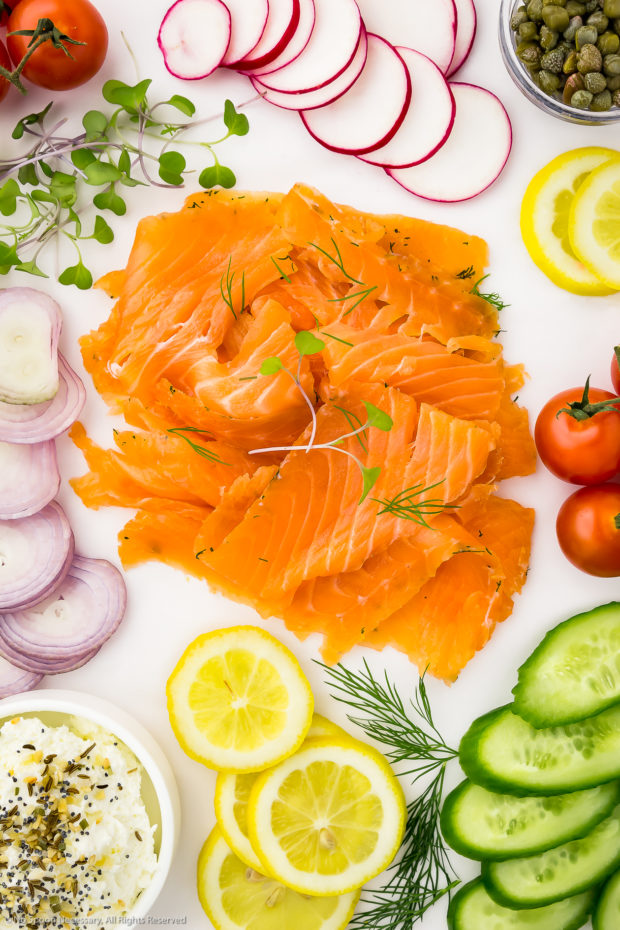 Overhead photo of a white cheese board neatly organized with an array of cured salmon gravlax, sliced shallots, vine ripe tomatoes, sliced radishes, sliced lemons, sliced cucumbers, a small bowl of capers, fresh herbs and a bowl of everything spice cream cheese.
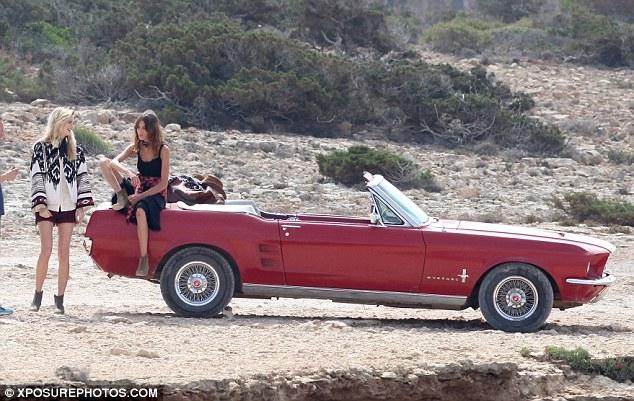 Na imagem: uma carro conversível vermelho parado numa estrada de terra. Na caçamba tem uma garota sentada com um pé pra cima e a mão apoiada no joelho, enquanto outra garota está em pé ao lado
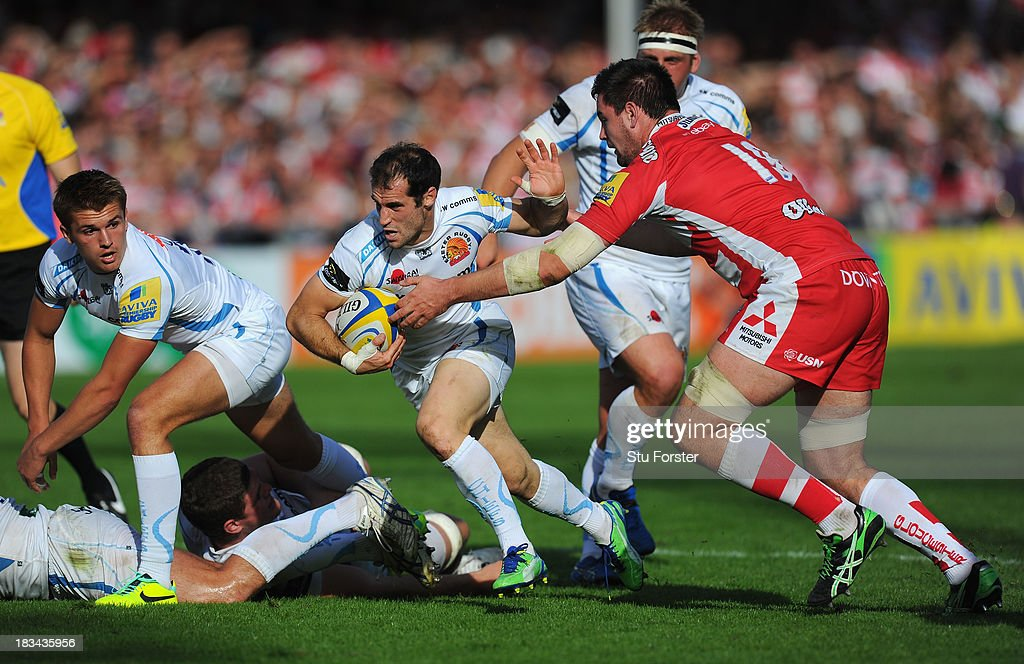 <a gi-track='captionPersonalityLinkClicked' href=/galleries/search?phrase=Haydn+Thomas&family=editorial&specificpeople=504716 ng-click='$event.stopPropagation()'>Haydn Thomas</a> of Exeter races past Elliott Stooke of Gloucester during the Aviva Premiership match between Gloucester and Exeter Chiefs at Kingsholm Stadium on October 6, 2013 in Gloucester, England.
---+---
Task item: Only the pictures are to be dropped; all other material above must be repeated exactly.

Answer space:
 Overhead photo of a white cheese board neatly organized with an array of cured salmon gravlax, sliced shallots, vine ripe tomatoes, sliced radishes, sliced lemons, sliced cucumbers, a small bowl of capers, fresh herbs and a bowl of everything spice cream cheese.
 Na imagem: uma carro conversível vermelho parado numa estrada de terra. Na caçamba tem uma garota sentada com um pé pra cima e a mão apoiada no joelho, enquanto outra garota está em pé ao lado
 <a gi-track='captionPersonalityLinkClicked' href=/galleries/search?phrase=Haydn+Thomas&family=editorial&specificpeople=504716 ng-click='$event.stopPropagation()'>Haydn Thomas</a> of Exeter races past Elliott Stooke of Gloucester during the Aviva Premiership match between Gloucester and Exeter Chiefs at Kingsholm Stadium on October 6, 2013 in Gloucester, England.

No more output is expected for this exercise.